The DNA in Every Breath: How Scientists Are Reading the Air to Track All of Life
A new study shows that shotgun sequencing of airborne environmental DNA can identify wildlife, track population genetics, detect pathogens, and even find illicit drugs — all from a simple air filter.
Contents 7 sections
The air around you right now is not empty.
You already knew that in a physical sense — you’re breathing a cocktail of nitrogen, oxygen, water vapor, and invisible particulates. But here is what might surprise you: woven into those floating particles are tiny fragments of DNA from essentially every living thing that has recently been near you. Pollen from the oak tree three blocks away. Skin cells shed by the dog that padded through an hour ago. Spores from fungi growing on the underside of a leaf. Fragments of viral genome from a pathogen passing through on someone’s exhalation. Even, it turns out, genetic traces of cannabis from someone’s pocket.
All of it is drifting through the air. And now, for the first time, scientists have shown we can read all of it at once — not by searching for specific targets one at a time, but by scooping up the whole tangled message and sequencing everything simultaneously.
A study published June 3, 2025, in Nature Ecology & Evolution represents a striking leap in what’s called airborne environmental DNA (eDNA). Led by David J. Duffy, a wildlife disease genomics professor at the University of Florida’s Whitney Laboratory for Marine Bioscience, the team demonstrated that a technique called shotgun sequencing can extract detailed biological intelligence from the air — including, astonishingly, the ability to trace where individual animals came from, genetically speaking, without ever setting eyes on them.
What Is Environmental DNA — And Why the Air?
The concept of environmental DNA has been quietly reshaping ecological science for about two decades. The fundamental insight is simple: organisms shed genetic material constantly. Fish shed DNA into the water they swim through. Mammals shed it into the soil they walk across. Scientists discovered that by collecting and sequencing this genetic exhaust, they could detect species that were present without needing to catch, observe, or trap a single individual.
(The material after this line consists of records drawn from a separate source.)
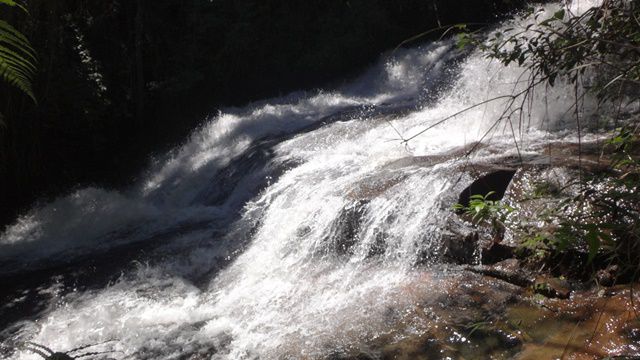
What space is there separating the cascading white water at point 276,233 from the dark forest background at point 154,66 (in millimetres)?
1031

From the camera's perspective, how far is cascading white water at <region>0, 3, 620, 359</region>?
15.2 ft

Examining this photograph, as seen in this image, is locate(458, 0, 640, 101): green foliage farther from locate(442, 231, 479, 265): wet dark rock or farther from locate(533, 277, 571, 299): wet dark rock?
locate(442, 231, 479, 265): wet dark rock

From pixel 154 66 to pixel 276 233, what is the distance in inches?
351

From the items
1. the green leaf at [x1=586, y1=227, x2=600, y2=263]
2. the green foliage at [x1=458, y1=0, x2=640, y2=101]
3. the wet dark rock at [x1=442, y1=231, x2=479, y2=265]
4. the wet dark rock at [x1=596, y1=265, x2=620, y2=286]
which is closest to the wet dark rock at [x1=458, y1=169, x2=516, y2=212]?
the wet dark rock at [x1=442, y1=231, x2=479, y2=265]

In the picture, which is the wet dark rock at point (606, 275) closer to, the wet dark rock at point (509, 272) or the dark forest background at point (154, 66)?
the wet dark rock at point (509, 272)

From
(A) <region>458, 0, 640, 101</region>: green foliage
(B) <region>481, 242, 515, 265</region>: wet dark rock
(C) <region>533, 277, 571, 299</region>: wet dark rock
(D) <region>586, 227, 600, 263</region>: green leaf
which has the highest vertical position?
(A) <region>458, 0, 640, 101</region>: green foliage

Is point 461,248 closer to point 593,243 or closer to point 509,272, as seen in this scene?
point 509,272

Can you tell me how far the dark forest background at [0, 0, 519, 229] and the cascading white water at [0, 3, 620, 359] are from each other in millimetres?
1031

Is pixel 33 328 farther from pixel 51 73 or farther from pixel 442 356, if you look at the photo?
pixel 51 73

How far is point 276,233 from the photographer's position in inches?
258

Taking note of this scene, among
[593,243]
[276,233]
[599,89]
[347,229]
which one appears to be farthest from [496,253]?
[593,243]

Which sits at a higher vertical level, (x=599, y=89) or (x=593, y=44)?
(x=593, y=44)

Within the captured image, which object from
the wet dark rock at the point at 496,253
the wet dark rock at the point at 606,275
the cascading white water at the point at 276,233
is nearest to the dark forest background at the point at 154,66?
the cascading white water at the point at 276,233

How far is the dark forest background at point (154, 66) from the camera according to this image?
9.47 meters
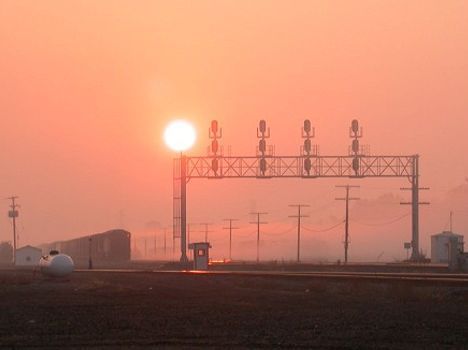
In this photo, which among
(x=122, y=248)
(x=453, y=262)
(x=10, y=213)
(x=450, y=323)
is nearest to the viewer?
(x=450, y=323)

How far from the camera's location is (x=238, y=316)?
1155 inches

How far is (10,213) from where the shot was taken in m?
147

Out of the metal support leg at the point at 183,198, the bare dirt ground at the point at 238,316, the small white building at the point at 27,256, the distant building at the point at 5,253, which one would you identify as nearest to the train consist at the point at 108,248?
the small white building at the point at 27,256

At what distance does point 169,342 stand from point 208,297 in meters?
16.4

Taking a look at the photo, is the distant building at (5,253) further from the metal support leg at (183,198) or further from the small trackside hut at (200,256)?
the small trackside hut at (200,256)

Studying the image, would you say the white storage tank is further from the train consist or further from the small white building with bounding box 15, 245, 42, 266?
the train consist

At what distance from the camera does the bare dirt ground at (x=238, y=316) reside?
22797 mm

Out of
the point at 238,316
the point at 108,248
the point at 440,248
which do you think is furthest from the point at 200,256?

Early eDNA work focused almost entirely on water. You could toss a bottle in a lake, filter it, sequence the DNA, and reconstruct a species census of every fish and amphibian in the watershed. Conservation biologists went wild for this. Tracking rare and endangered species suddenly became far less invasive and far more efficient.
The obvious question: what about air?
At first, researchers were skeptical. DNA is fragile. Sunlight, oxygen, and temperature fluctuations degrade it rapidly. Surely the air, with all its ultraviolet radiation and turbulence, would shred DNA into uninformative fragments before you could collect enough to be useful.
That skepticism turned out to be wrong.
The first dramatic proof came in 2022, when Christina Lynggaard and colleagues at the University of Copenhagen published a landmark paper in Current Biology (DOI: 10.1016/j.cub.2021.12.014). They set up air-pumping stations inside Copenhagen Zoo and found they could detect the DNA of animals living in enclosures — okapi, meerkats, warthogs — from the air around their habitats, and even from the air in corridors 100 meters away. The air was full of biological signal. You just had to listen.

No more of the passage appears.